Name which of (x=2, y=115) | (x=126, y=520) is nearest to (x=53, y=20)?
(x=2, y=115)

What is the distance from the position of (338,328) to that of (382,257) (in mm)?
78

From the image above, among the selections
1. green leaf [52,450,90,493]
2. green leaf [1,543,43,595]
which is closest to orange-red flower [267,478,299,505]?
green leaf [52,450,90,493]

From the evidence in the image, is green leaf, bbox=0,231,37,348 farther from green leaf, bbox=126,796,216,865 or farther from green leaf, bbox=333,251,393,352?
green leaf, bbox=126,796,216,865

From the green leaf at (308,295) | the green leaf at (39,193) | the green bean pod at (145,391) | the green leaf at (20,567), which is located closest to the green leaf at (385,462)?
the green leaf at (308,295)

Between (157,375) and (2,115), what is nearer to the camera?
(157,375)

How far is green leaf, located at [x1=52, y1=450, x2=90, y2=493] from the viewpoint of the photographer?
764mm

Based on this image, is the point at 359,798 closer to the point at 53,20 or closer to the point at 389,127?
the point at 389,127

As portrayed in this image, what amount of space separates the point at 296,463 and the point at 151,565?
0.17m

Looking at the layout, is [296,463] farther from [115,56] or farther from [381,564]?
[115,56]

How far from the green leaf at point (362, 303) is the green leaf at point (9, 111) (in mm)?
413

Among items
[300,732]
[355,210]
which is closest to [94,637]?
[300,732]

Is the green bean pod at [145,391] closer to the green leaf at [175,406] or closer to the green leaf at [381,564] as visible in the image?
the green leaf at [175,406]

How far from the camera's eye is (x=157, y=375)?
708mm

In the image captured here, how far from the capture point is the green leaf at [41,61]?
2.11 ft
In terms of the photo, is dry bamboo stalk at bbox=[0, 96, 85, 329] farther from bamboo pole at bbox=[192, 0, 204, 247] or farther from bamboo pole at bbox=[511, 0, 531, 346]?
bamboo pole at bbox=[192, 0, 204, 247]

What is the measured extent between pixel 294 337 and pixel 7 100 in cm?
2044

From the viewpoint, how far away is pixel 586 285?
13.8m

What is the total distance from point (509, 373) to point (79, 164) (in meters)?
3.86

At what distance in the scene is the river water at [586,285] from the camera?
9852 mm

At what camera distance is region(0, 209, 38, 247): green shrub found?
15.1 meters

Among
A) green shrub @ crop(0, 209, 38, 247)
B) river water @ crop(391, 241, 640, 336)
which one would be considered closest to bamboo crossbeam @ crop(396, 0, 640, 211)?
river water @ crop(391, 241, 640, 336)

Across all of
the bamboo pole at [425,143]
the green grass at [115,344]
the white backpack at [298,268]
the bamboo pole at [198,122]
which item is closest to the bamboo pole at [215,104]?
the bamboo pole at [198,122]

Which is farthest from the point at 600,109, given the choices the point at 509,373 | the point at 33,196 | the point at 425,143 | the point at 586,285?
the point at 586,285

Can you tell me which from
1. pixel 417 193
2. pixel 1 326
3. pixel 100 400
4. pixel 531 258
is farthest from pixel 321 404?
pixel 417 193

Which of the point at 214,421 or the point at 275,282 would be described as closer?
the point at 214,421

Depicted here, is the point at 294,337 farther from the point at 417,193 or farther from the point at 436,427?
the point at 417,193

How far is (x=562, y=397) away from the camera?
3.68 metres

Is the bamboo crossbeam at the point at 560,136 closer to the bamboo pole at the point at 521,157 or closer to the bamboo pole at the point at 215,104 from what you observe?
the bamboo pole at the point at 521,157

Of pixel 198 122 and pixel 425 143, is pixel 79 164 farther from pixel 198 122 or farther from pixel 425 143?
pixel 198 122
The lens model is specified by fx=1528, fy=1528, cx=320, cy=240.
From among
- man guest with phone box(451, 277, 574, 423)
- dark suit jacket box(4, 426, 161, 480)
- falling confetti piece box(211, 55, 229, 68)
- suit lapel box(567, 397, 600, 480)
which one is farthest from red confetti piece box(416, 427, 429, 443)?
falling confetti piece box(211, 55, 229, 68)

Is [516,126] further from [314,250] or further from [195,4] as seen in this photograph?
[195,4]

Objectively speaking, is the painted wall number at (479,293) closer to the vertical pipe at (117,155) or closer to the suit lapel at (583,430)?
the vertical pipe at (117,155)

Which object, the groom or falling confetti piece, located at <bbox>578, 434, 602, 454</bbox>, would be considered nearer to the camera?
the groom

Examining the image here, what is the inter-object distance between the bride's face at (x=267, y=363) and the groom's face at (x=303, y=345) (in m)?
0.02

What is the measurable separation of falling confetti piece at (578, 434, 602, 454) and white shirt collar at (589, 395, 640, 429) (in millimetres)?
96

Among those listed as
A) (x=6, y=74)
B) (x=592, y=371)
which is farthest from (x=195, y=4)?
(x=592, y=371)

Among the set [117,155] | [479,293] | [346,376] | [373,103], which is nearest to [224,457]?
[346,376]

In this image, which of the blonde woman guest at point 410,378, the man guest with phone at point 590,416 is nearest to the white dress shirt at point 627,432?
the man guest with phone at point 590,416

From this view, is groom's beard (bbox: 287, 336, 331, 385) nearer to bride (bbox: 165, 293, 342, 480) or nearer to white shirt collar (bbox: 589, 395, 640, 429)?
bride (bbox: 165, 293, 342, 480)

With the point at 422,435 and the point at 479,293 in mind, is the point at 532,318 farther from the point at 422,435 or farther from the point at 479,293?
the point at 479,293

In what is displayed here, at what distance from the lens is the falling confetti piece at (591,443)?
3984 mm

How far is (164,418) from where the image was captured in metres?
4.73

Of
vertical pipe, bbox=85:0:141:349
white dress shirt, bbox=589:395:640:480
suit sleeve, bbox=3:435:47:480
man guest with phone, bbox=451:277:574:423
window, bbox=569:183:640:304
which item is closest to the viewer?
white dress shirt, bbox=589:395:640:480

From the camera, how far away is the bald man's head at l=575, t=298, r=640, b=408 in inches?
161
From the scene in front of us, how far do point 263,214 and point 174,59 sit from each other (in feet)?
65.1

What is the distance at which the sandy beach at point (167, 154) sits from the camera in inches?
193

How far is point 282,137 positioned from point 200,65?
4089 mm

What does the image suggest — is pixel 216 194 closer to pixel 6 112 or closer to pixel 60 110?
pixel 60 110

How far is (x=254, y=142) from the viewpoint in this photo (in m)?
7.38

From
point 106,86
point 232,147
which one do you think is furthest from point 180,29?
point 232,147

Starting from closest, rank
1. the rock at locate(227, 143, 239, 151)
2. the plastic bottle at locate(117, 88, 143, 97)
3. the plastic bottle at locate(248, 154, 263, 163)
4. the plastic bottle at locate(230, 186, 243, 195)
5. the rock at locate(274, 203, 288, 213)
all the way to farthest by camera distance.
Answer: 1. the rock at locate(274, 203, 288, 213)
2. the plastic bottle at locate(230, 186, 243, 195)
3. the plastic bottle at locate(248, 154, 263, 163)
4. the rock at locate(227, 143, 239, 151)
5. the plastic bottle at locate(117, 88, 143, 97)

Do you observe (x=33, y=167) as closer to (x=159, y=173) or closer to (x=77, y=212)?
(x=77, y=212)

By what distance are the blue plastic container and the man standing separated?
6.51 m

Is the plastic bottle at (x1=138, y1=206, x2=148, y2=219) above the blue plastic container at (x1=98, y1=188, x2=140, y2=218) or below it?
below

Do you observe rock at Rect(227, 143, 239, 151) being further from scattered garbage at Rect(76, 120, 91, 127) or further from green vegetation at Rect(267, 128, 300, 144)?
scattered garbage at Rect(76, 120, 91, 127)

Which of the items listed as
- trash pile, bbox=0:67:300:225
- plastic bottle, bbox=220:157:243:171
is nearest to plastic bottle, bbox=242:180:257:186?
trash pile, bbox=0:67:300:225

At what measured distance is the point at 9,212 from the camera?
━━━━━━━━━━━━━━━━━━━━
Every line above should be printed again exactly as it stands.

**Complete answer**.
Name which of (x=2, y=115) | (x=126, y=520) is nearest to (x=53, y=20)?
(x=2, y=115)

What is the distance from the position of (338,328) to that of (382,257) (in mm)?
78

From the image above, among the selections
1. green leaf [52,450,90,493]
2. green leaf [1,543,43,595]
which is closest to orange-red flower [267,478,299,505]?
green leaf [52,450,90,493]

From the evidence in the image, is green leaf, bbox=0,231,37,348 farther from green leaf, bbox=126,796,216,865 or farther from green leaf, bbox=333,251,393,352?
green leaf, bbox=126,796,216,865

From the green leaf at (308,295) | the green leaf at (39,193) | the green bean pod at (145,391) | the green leaf at (20,567), which is located closest to the green leaf at (385,462)?
the green leaf at (308,295)

Between (157,375) and (2,115), what is nearer to the camera?
(157,375)

How far is green leaf, located at [x1=52, y1=450, x2=90, y2=493] from the viewpoint of the photographer?
764mm

Based on this image, is the point at 359,798 closer to the point at 53,20 or closer to the point at 389,127?
the point at 389,127

As portrayed in this image, what amount of space separates the point at 296,463 and the point at 151,565?
0.17m

Looking at the layout, is [296,463] farther from [115,56] or farther from [381,564]?
[115,56]

How far from the green leaf at point (362, 303) is the green leaf at point (9, 111) (in mm)?
413

Among items
[300,732]
[355,210]
which is closest to [94,637]?
[300,732]

Is the green bean pod at [145,391] closer to the green leaf at [175,406] or closer to the green leaf at [381,564] as visible in the image?
the green leaf at [175,406]

How far from the camera's eye is (x=157, y=375)?
708mm

In the image captured here, how far from the capture point is the green leaf at [41,61]?
2.11 ft
In terms of the photo, is dry bamboo stalk at bbox=[0, 96, 85, 329] farther from bamboo pole at bbox=[192, 0, 204, 247] or farther from bamboo pole at bbox=[511, 0, 531, 346]?
bamboo pole at bbox=[192, 0, 204, 247]

What is the measured extent between pixel 294 337 and pixel 7 100 in cm?
2044

From the viewpoint, how far away is pixel 586 285?
13.8m

What is the total distance from point (509, 373) to point (79, 164) (in meters)?
3.86

At what distance in the scene is the river water at [586,285] from the camera?
9852 mm

At what camera distance is region(0, 209, 38, 247): green shrub found?
15.1 meters

Among
A) green shrub @ crop(0, 209, 38, 247)
B) river water @ crop(391, 241, 640, 336)
which one would be considered closest to bamboo crossbeam @ crop(396, 0, 640, 211)?
river water @ crop(391, 241, 640, 336)

Across all of
the bamboo pole at [425,143]
the green grass at [115,344]
the white backpack at [298,268]
the bamboo pole at [198,122]
which item is closest to the bamboo pole at [215,104]?
the bamboo pole at [198,122]

Which is farthest from the point at 600,109, given the choices the point at 509,373 | the point at 33,196 | the point at 425,143 | the point at 586,285?
the point at 586,285

Can you tell me which from
1. pixel 417 193
2. pixel 1 326
3. pixel 100 400
4. pixel 531 258
is farthest from pixel 321 404?
pixel 417 193

Which of the point at 214,421 or the point at 275,282 would be described as closer?
the point at 214,421

Depicted here, is the point at 294,337 farther from the point at 417,193 or farther from the point at 436,427?
the point at 417,193

How far is (x=562, y=397) away from the camera?
3.68 metres

Is the bamboo crossbeam at the point at 560,136 closer to the bamboo pole at the point at 521,157 or closer to the bamboo pole at the point at 215,104 from what you observe?
the bamboo pole at the point at 521,157

Of pixel 198 122 and pixel 425 143, is pixel 79 164 farther from pixel 198 122 or farther from pixel 425 143?
pixel 198 122
The lens model is specified by fx=1528, fy=1528, cx=320, cy=240.
From among
- man guest with phone box(451, 277, 574, 423)
- dark suit jacket box(4, 426, 161, 480)
- falling confetti piece box(211, 55, 229, 68)
- suit lapel box(567, 397, 600, 480)
which one is farthest from red confetti piece box(416, 427, 429, 443)?
falling confetti piece box(211, 55, 229, 68)

Is [516,126] further from [314,250] or further from [195,4] as seen in this photograph?
[195,4]

Objectively speaking, is the painted wall number at (479,293) closer to the vertical pipe at (117,155) or closer to the suit lapel at (583,430)?
the vertical pipe at (117,155)

Which object, the groom or falling confetti piece, located at <bbox>578, 434, 602, 454</bbox>, would be considered nearer to the camera?
the groom

Examining the image here, what is the inter-object distance between the bride's face at (x=267, y=363) and the groom's face at (x=303, y=345) (in m)?
0.02

What is the measurable separation of falling confetti piece at (578, 434, 602, 454) and white shirt collar at (589, 395, 640, 429) (in millimetres)?
96

Among those listed as
A) (x=6, y=74)
B) (x=592, y=371)
which is farthest from (x=195, y=4)?
(x=592, y=371)

Among the set [117,155] | [479,293] | [346,376] | [373,103], which is nearest to [224,457]?
[346,376]

In this image, which of the blonde woman guest at point 410,378, the man guest with phone at point 590,416 is nearest to the white dress shirt at point 627,432?
the man guest with phone at point 590,416

From this view, is groom's beard (bbox: 287, 336, 331, 385) nearer to bride (bbox: 165, 293, 342, 480) or nearer to white shirt collar (bbox: 589, 395, 640, 429)?
bride (bbox: 165, 293, 342, 480)

With the point at 422,435 and the point at 479,293 in mind, is the point at 532,318 farther from the point at 422,435 or farther from the point at 479,293?
the point at 479,293

In what is displayed here, at what distance from the lens is the falling confetti piece at (591,443)?
3984 mm

How far is (164,418) from where the image was captured in metres?
4.73

Of
vertical pipe, bbox=85:0:141:349
white dress shirt, bbox=589:395:640:480
suit sleeve, bbox=3:435:47:480
man guest with phone, bbox=451:277:574:423
window, bbox=569:183:640:304
which item is closest to the viewer?
white dress shirt, bbox=589:395:640:480

From the camera, how far away is the bald man's head at l=575, t=298, r=640, b=408 in inches?
161
From the scene in front of us, how far do point 263,214 and point 174,59 sit from each other (in feet)?
65.1

What is the distance at which the sandy beach at point (167, 154) sits from the camera in inches?
193

How far is point 282,137 positioned from point 200,65?
4089 mm

What does the image suggest — is pixel 216 194 closer to pixel 6 112 or closer to pixel 60 110?
pixel 60 110

How far is (x=254, y=142) from the viewpoint in this photo (in m)?
7.38

From
point 106,86
point 232,147
which one do you think is furthest from point 180,29?
point 232,147

Starting from closest, rank
1. the rock at locate(227, 143, 239, 151)
2. the plastic bottle at locate(117, 88, 143, 97)
3. the plastic bottle at locate(248, 154, 263, 163)
4. the plastic bottle at locate(230, 186, 243, 195)
5. the rock at locate(274, 203, 288, 213)
all the way to farthest by camera distance.
Answer: 1. the rock at locate(274, 203, 288, 213)
2. the plastic bottle at locate(230, 186, 243, 195)
3. the plastic bottle at locate(248, 154, 263, 163)
4. the rock at locate(227, 143, 239, 151)
5. the plastic bottle at locate(117, 88, 143, 97)

Do you observe (x=33, y=167) as closer to (x=159, y=173) or closer to (x=77, y=212)?
(x=77, y=212)

By what distance are the blue plastic container and the man standing separated?
6.51 m

Is the plastic bottle at (x1=138, y1=206, x2=148, y2=219) above the blue plastic container at (x1=98, y1=188, x2=140, y2=218) or below it?
below

Do you observe rock at Rect(227, 143, 239, 151) being further from scattered garbage at Rect(76, 120, 91, 127) or further from green vegetation at Rect(267, 128, 300, 144)?
scattered garbage at Rect(76, 120, 91, 127)

Which of the items listed as
- trash pile, bbox=0:67:300:225
- plastic bottle, bbox=220:157:243:171
is nearest to plastic bottle, bbox=242:180:257:186?
trash pile, bbox=0:67:300:225

At what measured distance is the point at 9,212 from the camera?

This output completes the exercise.